Sistem Islam juga akan memetakan lahan sesuai fungsinya. Bahkan negara bisa melakukan Hima untuk konversi dan menjaga keseimbangan alam. Negara Islam dengan sistem pendidikannya akan mencetak generasi berkepribadian Islam. Generasi yang kokoh keimanan dan ketakwaannya. Sebagai bekal untuk terhindar dari perbuatan keji, kemaksiatan dan kejahatan. Generasi yang menguasai berbagai ilmu terapan yang dibutuhkan dalam kehidupan, sehingga akan bisa melahirkan para ilmuwan besar di bidangnya termasuk dalam mitigasi bencana.
Negara akan memfasilitasi berbagai riset dan penelitian, menyediakan laboratorium dan sarana lain untuk menunjang para peneliti dan ilmuwan untuk mengembangkan ilmu mereka guna kemaslahatan umat. Sehingga nanti dapat digunakan untuk melakukan mitigasi bencana.
Layanan kesehatan adalah hak semua rakyat, apalagi untuk bencana alam ,maka Negara akan memastikan para korban yang terdampak mendapatkan pelayanan kesehatan, pengobatan, makanan dan kebutuhan lainnya. Termasuk untuk mengatasi trauma akibat bencana.

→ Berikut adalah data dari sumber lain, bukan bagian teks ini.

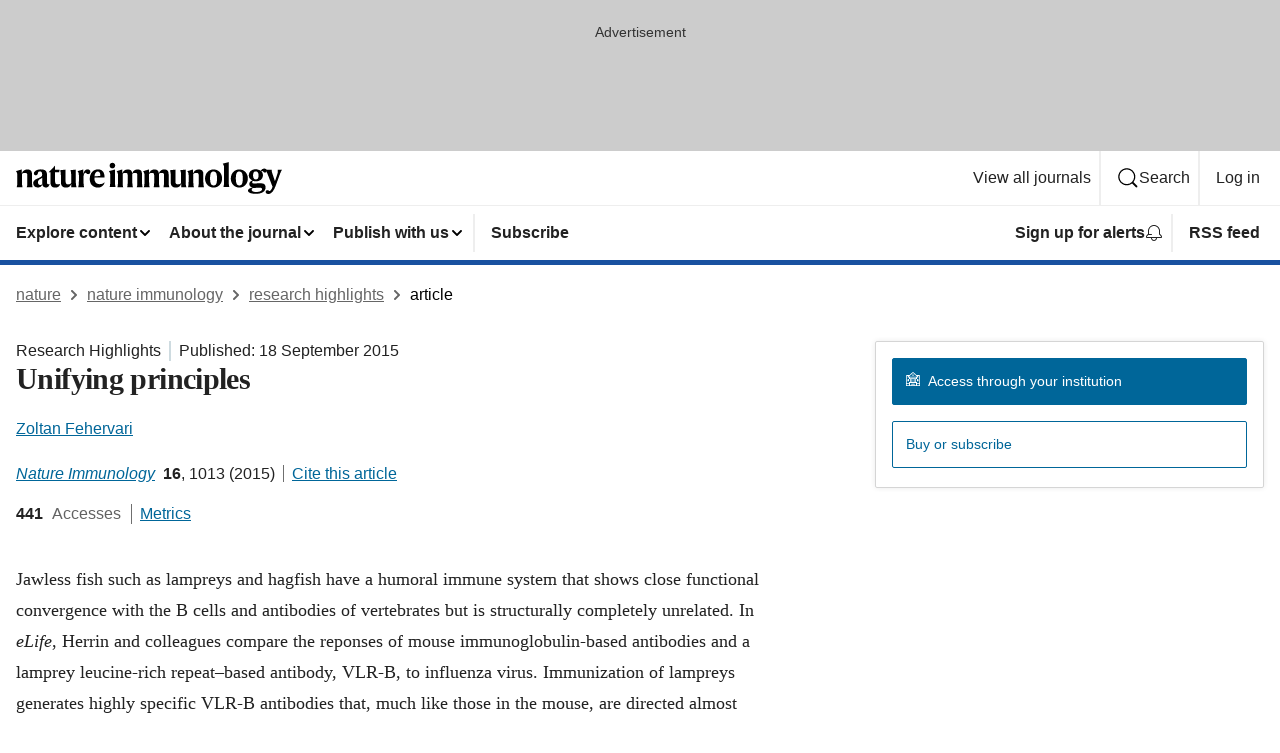

--- FILE ---
content_type: image/svg+xml
request_url: https://media.springernature.com/full/nature-cms/uploads/product/ni/header-ce329d5b570f961b651db20c364a103a.svg
body_size: 1159
content:
<svg height="32" viewBox="0 0 266 32" width="266" xmlns="http://www.w3.org/2000/svg"><g><path d="m5.68 7.44.08 3.84h.08c.8-2.16 2.64-3.84 5.44-3.84 3.6 0 4.72 1.76 4.72 5.2v6.8c0 2.08.16 4.24.64 5.76h-5.84c.48-1.52.56-3.36.56-5.6v-6.4c0-1.6-.64-2.32-2.32-2.32-1.36 0-2.32.32-3.04 1.04v7.76c0 2.24.08 4.08.56 5.6h-5.84c.48-1.6.64-3.68.64-5.76v-6.32c0-1.76-.64-3.2-1.36-4.08zm19.12-.08c4.48 0 6.16 1.76 6.16 5.44v7.68c0 1.36.56 1.76 1.6 1.76.16 0 .72-.08.96-.24-.08.48-.16.8-.32 1.12-.48 1.44-1.44 2.4-3.36 2.4-2.24 0-3.36-1.52-3.44-3.2h-.08c-.72 2.24-2.16 3.2-4.48 3.2-2.8 0-4.64-1.68-4.64-4.32 0-2.8 2.56-4 5.12-5.04 2.48-.96 3.84-1.68 3.84-3.44v-.32c0-2-.56-2.96-2.4-2.96-1.12 0-1.6.48-1.84 1.6-.32 1.68-1.04 2.24-2.16 2.24-.96 0-1.92-.72-1.92-1.92.16-2.32 3.44-4 6.96-4zm1.52 14.48v-6.32c-.32.48-.8.88-2.08 1.44-1.6.8-2.24 1.68-2.24 3.52 0 1.52.88 2.48 2.16 2.48 1.36 0 1.76-.48 2.16-1.12zm17.36 1.44c-.64 1.36-2.08 2.32-4.24 2.32-3.6 0-4.96-1.76-4.96-5.12v-10.24h-1.68v-.16l6.24-6.4.08.08v4.08h4.48l-.48 2.4h-4v9.52c0 1.84.8 2.56 2.4 2.56 1.2 0 1.92-.16 2.48-.48-.08.56-.16.96-.32 1.44zm5.92-15.68v12c0 1.76.72 2.8 2.4 2.8 1.52 0 2.56-.48 3.2-1.36v-8c0-1.76-.16-3.28-.72-4.88l5.36-.56v12.4c0 2.72.32 3.92.72 5.2h-5.2v-3.44h-.08c-.72 2.24-2.16 3.84-5.2 3.84-3.84 0-5.2-2.24-5.2-5.68v-6.8c0-1.76-.16-3.28-.72-4.88zm17.76 4.24c.8-3.2 2.24-4.48 4.24-4.48 1.76 0 2.72.96 2.72 2.4 0 1.36-.72 2.4-2.16 2.4-.8 0-1.28-.32-1.6-.72-.4-.32-.72-.72-1.04-.72-.96 0-2 1.52-2 4.24v4.32c0 2.16.16 4.24.56 5.92h-5.84c.48-1.6.64-3.68.64-5.76v-6.32c0-1.68-.56-3.2-1.36-4l5.68-1.6.08.08v4.32zm14.56 13.76c-4.48 0-8.16-2.96-8.16-8.64 0-5.76 3.52-9.6 8.24-9.6 4.48 0 6.56 2.88 6.56 8.24h-10.16v.48c0 4.32 2.24 6.08 5.28 6.08 2.8 0 4-1.12 4.88-1.92l.08.32c-.8 2.56-2.88 5.04-6.72 5.04zm-3.44-11.2 5.84-.48c-.08-2.8-.48-4.4-2.4-4.4-2-.08-3.12 1.52-3.44 4.88zm20.48 4.96c0 2.08.16 4.24.64 5.76h-6c.48-1.6.64-3.68.64-5.76v-6.24c0-1.68-.56-3.2-1.36-4l6.08-1.6.08.08-.16 4.32zm-5.36-15.76c0-1.52 1.12-2.8 2.8-2.8s2.8 1.2 2.8 2.8c0 1.52-1.12 2.8-2.8 2.8-1.6 0-2.8-1.28-2.8-2.8zm12.64 3.84.08 3.84h.08c.8-2.16 2.48-3.84 5.28-3.84 3.2 0 4.24 1.36 4.48 3.84h.08c.8-2.16 2.4-3.84 5.2-3.84 3.6 0 4.56 1.76 4.56 5.2v6.8c0 2.08.16 4.24.64 5.76h-5.84c.48-1.52.56-3.36.56-5.6v-6.4c0-1.6-.48-2.32-2.16-2.32-1.36 0-2.16.24-2.88 1.04v7.6c0 2.08.16 4.24.64 5.76h-5.84c.48-1.52.56-3.36.56-5.6v-6.48c0-1.6-.48-2.32-2.16-2.32-1.36 0-2 .24-2.88 1.04v7.76c0 2.24.08 4.08.56 5.6h-5.84c.48-1.6.64-3.68.64-5.76v-6.32c0-1.68-.56-3.2-1.36-4zm26.64 0 .08 3.84h.08c.8-2.16 2.48-3.84 5.28-3.84 3.2 0 4.24 1.36 4.48 3.84h.08c.8-2.16 2.4-3.84 5.2-3.84 3.6 0 4.56 1.76 4.56 5.2v6.8c0 2.08.16 4.24.64 5.76h-5.84c.48-1.52.56-3.36.56-5.6v-6.4c0-1.6-.48-2.32-2.16-2.32-1.36 0-2.16.24-2.88 1.04v7.6c0 2.08.16 4.24.64 5.76h-6c.48-1.52.56-3.36.56-5.6v-6.48c0-1.6-.48-2.32-2.16-2.32-1.36 0-2 .24-2.88 1.04v7.76c0 2.24.08 4.08.56 5.6h-5.84c.48-1.6.64-3.68.64-5.76v-6.32c0-1.68-.56-3.2-1.36-4zm26.56.16v12c0 1.76.72 2.8 2.4 2.8 1.52 0 2.56-.48 3.2-1.36v-8c0-1.76-.16-3.28-.72-4.88l5.36-.56v12.4c0 2.72.32 3.92.72 5.2h-5.2v-3.44h-.08c-.72 2.24-2.16 3.84-5.2 3.84-3.84 0-5.2-2.24-5.2-5.68v-6.8c0-1.76-.16-3.28-.72-4.88zm17.6-.16.08 3.84h.08c.8-2.16 2.64-3.84 5.44-3.84 3.6 0 4.72 1.76 4.72 5.2v6.8c0 2.08.16 4.24.64 5.76h-5.84c.48-1.52.56-3.36.56-5.6v-6.4c0-1.6-.64-2.32-2.32-2.32-1.36 0-2.32.32-3.04 1.04v7.76c0 2.24.08 4.08.56 5.6h-5.92c.48-1.6.64-3.68.64-5.76v-6.32c0-1.68-.56-3.2-1.36-4zm29.04 9.04c0 5.6-4.08 9.12-8.4 9.12-4.4 0-8.64-3.28-8.64-9.04 0-5.6 4.08-9.12 8.4-9.12 4.4-.08 8.64 3.28 8.64 9.04zm-5.04.08c0-5.68-1.36-7.04-3.6-7.04-2.16 0-3.36 1.52-3.36 6.88 0 5.68 1.36 7.04 3.6 7.04 2.16 0 3.36-1.52 3.36-6.88zm11.68 2.8c0 2.08.16 4.24.64 5.76h-5.92c.48-1.6.64-3.68.64-5.76v-13.68c0-1.68-.56-3.2-1.36-4l6.08-1.6.08.08c-.08 1.52-.16 4.16-.16 5.04zm19.12-2.88c0 5.6-4.08 9.12-8.4 9.12-4.4 0-8.64-3.28-8.64-9.04 0-5.6 4.08-9.12 8.4-9.12 4.4-.08 8.64 3.28 8.64 9.04zm-5.04.08c0-5.68-1.36-7.04-3.6-7.04-2.16 0-3.36 1.52-3.36 6.88 0 5.68 1.36 7.04 3.6 7.04 2.08 0 3.36-1.52 3.36-6.88zm17.84-7.76h.08c.88-1.52 2.4-2.24 3.44-2.24 1.52 0 2.56.8 2.56 2 0 1.12-.56 2.08-1.76 2.08-.88 0-1.2-.48-1.52-.88-.32-.32-.56-.72-1.2-.72-.32 0-.56.08-.88.24.96 1.12 1.6 2.48 1.6 3.84 0 4.08-3.36 6.24-7.12 6.24-.96 0-2-.16-2.96-.48-.48.32-.72.8-.72 1.36 0 .72.48 1.2 1.6 1.2 2.08 0 5.2-.16 7.28-.16 2.88 0 4.56 1.2 4.56 4 0 4.24-3.76 6.56-9.76 6.56-5.52 0-7.84-1.52-7.84-3.36 0-1.6 2-2.4 4.48-2.8v-.08c-1.68-.32-3.2-1.68-3.2-3.6 0-1.84 1.28-2.96 3.04-3.44v-.16c-2-.88-3.52-2.56-3.52-4.96 0-4.08 3.36-6.24 7.12-6.24 1.6.16 3.44.64 4.72 1.6zm-4.8 21.2c4.4 0 6.24-1.36 6.24-2.8 0-1.04-.72-1.44-2.08-1.44-1.92 0-6.16.16-6.96.32-.8.08-1.36.88-1.36 1.6 0 1.36 1.28 2.32 4.16 2.32zm2.72-16.72c0-2.56-1.12-3.92-2.8-3.92-1.76 0-2.72 1.2-2.72 4.16 0 2.56 1.12 3.92 2.8 3.92 1.76 0 2.72-1.2 2.72-4.16z"/><path d="m251.84 12.72c-.88-2.24-1.52-3.6-2.32-5.04h6.24c-.16 1.36.16 2.48.8 4.48l2.32 6.96h.08l2.4-7.12c.48-1.6.72-2.96.32-4.24h4.32c-.8 1.36-1.6 2.88-2.4 5.2l-3.6 9.92c-2.4 6.48-4.64 9.12-7.76 9.12-1.6 0-2.56-.88-2.56-2.08 0-1.12.72-1.76 1.76-1.76 1.12 0 1.44.88 2.16.88.96 0 2.16-2 2.96-4.24z"/></g></svg>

Lebih dari itu pemimpin dalam Islam akan senantiasa mengingatkan rakyat untuk muhasabah ketika ada musibah. Seperti mentadaburi TQS. Ar-Ruum ayat 41:
"Telah nyata terlihat kerusakan di darat dan di lautan karena ulah tangan manusia, supaya Allah merasakan kepada mereka sebagian dari akibat perbuatan mereka, agar mereka kembali."